Arezzo, il dottor Ettore Caterino nel consorzio internazionale sulla sindrome di Kleefstra

Il dirigente dell’Istituto di Agazzi ha contribuito a stilare le linee guida su questa rara patologia del neurosviluppo. Il percorso di studio, ricerca e confronto ha trovato esito in una pubblicazione sulla rivista “Genetics in medicine”

Il dottor Ettore Caterino ha contribuito a stilare le linee guida internazionali sulla sindrome di Kleefstra, una rara patologia genetica del neurosviluppo. Le esperienze e le conoscenze di questo neuropsichiatra infantile, dirigente medico dei servizi per l’età evolutiva di Futurabile dell’Istituto di Agazzi, sono state poste al servizio di un consorzio con quarantatré professionisti di quindici Paesi di ogni continente per condurre uno studio finalizzato a migliorare l’assistenza ai pazienti, definire standard minimi uniformi di trattamento e supportare i processi decisionali. Questo percorso di approfondimento clinico, di ricerca e di confronto ha trovato compimento nella pubblicazione delle linee guida ufficiali sulla sindrome di Kleefstra sulla rivista “Genetics in medicine”, arrivando a perseguire un risultato atteso da comunità scientifica e famiglie.
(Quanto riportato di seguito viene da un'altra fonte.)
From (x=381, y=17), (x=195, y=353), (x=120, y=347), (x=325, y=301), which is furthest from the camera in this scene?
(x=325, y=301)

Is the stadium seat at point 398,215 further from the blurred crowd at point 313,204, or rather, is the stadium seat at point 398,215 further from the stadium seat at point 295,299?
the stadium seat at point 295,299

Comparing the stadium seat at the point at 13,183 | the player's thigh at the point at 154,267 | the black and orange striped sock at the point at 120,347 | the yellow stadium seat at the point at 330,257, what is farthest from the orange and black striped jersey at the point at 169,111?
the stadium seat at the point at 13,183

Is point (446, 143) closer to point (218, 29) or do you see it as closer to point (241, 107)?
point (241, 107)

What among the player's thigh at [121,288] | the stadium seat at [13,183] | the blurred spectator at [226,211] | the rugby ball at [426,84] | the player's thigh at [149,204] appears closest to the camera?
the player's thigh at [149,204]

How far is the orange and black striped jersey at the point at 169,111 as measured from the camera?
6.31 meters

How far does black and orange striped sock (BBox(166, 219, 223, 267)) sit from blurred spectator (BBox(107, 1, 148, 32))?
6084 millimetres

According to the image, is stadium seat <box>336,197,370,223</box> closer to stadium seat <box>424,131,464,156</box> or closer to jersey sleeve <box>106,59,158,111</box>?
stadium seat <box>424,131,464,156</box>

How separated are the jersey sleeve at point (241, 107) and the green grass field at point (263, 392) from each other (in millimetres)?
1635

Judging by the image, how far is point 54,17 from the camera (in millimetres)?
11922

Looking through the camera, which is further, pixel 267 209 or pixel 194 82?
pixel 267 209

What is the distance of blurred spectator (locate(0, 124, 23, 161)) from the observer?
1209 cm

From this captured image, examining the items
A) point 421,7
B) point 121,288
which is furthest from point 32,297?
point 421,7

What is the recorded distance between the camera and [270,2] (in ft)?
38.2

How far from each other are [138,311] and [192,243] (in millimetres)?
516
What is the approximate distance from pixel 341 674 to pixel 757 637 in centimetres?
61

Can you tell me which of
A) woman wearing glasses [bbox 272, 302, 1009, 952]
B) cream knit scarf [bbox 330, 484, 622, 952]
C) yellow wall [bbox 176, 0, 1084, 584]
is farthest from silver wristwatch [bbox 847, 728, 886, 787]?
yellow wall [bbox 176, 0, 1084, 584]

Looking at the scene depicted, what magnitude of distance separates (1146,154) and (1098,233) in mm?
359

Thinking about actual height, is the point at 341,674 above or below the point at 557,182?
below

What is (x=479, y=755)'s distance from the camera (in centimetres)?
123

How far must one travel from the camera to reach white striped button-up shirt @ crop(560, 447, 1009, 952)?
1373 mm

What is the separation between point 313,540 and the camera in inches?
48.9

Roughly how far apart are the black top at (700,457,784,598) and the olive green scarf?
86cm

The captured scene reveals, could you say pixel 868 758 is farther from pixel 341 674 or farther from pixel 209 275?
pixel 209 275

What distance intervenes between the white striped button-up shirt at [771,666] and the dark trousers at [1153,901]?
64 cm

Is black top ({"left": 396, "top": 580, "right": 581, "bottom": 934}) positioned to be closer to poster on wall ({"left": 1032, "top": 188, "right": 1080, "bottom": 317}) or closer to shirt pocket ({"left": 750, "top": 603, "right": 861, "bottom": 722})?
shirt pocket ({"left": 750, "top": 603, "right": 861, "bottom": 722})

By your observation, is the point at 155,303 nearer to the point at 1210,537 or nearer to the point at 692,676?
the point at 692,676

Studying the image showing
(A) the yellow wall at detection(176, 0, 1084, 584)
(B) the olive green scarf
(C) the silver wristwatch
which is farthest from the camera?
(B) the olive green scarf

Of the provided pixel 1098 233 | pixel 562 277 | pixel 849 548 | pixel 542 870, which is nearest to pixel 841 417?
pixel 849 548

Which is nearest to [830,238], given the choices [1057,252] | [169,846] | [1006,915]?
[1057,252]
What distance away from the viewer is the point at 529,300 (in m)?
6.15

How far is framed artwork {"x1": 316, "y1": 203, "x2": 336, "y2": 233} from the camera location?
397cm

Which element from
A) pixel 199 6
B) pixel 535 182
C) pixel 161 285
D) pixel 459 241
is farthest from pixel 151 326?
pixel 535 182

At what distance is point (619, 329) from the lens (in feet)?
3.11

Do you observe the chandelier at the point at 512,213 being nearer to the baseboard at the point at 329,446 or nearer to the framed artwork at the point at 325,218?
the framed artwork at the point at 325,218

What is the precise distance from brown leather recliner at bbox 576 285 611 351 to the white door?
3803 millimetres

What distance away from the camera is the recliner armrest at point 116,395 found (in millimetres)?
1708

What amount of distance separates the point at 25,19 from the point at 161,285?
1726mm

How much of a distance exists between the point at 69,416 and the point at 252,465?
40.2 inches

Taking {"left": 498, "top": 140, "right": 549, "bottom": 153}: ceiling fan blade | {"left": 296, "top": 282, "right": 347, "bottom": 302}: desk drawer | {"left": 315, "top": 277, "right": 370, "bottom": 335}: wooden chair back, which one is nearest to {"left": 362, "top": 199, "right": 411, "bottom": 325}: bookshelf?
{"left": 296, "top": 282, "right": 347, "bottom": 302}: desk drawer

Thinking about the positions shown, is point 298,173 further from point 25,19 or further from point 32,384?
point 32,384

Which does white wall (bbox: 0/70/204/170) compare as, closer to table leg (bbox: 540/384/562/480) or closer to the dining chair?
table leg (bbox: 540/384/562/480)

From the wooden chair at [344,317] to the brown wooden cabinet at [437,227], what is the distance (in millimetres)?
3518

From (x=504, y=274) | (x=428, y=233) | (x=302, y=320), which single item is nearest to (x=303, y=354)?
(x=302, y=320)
Il lavoro è stato condotto con la collaborazione del consiglio direttivo dell’Associazione Italiana Sindrome di Kleefstra di cui fa parte lo stesso dottor Caterino insieme al neuropsichiatra Alberto Danieli, alla genetista Donatella Milani e alla sociologa Sissi Balbo che hanno contribuito alla redazione del documento. Il progetto di ricerca ha preso il via dal 2021 con i professionisti coinvolti che, in questo periodo, hanno partecipato con una presenza attiva accanto ai ragazzi con Sindrome di Kleefstra per seguirne da vicino le necessità e condividerne personalmente le sfide quotidiane legate alla malattia, con un’esperienza diretta che ha conferito alla pubblicazione un valore umano e clinico di particolare rilievo. Questa patologia è caratterizzata da un coinvolgimento multisistemico che, a causa di un’alterazione della funzione del gene EHMT1, comporta un impatto significativo sulla qualità di vita delle persone colpite e delle loro famiglie tra disabilità intellettiva, ipotonia infantile, ritardo del linguaggio, tratti autistici e dismorfismi facciali. La carenza e frammentazione di conoscenze specifiche sulla sindrome aveva determinato finora forti disparità nell’accesso e nell’erogazione di un’assistenza specialistica basata su evidenze scientifiche e centrata sulla persona, dunque le linee guida ambiscono a diventare uno strumento per perseguire un’assistenza esperta, coordinata e incentrata sulla persona. La pubblicazione contiene sessantasei raccomandazioni personalizzate per migliorare la presa in carico della sindrome, con un approccio metodologico chiaro, completo e basato su evidenze che affronta numerosi aspetti della salute e dello sviluppo tra comunicazione e comportamento, sonno e neurologia, crescita e salute cardiaca, fino al benessere psicologico. In particolare, il dottor Caterino ha contribuito a elaborare le linee guida su disturbi del sonno e interventi farmacologici sulla psicopatologia associata alla sindrome. «Queste linee guida – commenta il dottor Caterino, – rappresentano un traguardo epocale raggiunto da un team con professionisti di tutto il mondo coordinati direttamente dalla professoressa Tjitske Kleefstra. Siamo orgogliosi di aver portato un importante contributo anche dall’Italia con competenze cliniche, esperienze sul campo e un approccio profondamente attento alle persone e alle loro famiglie».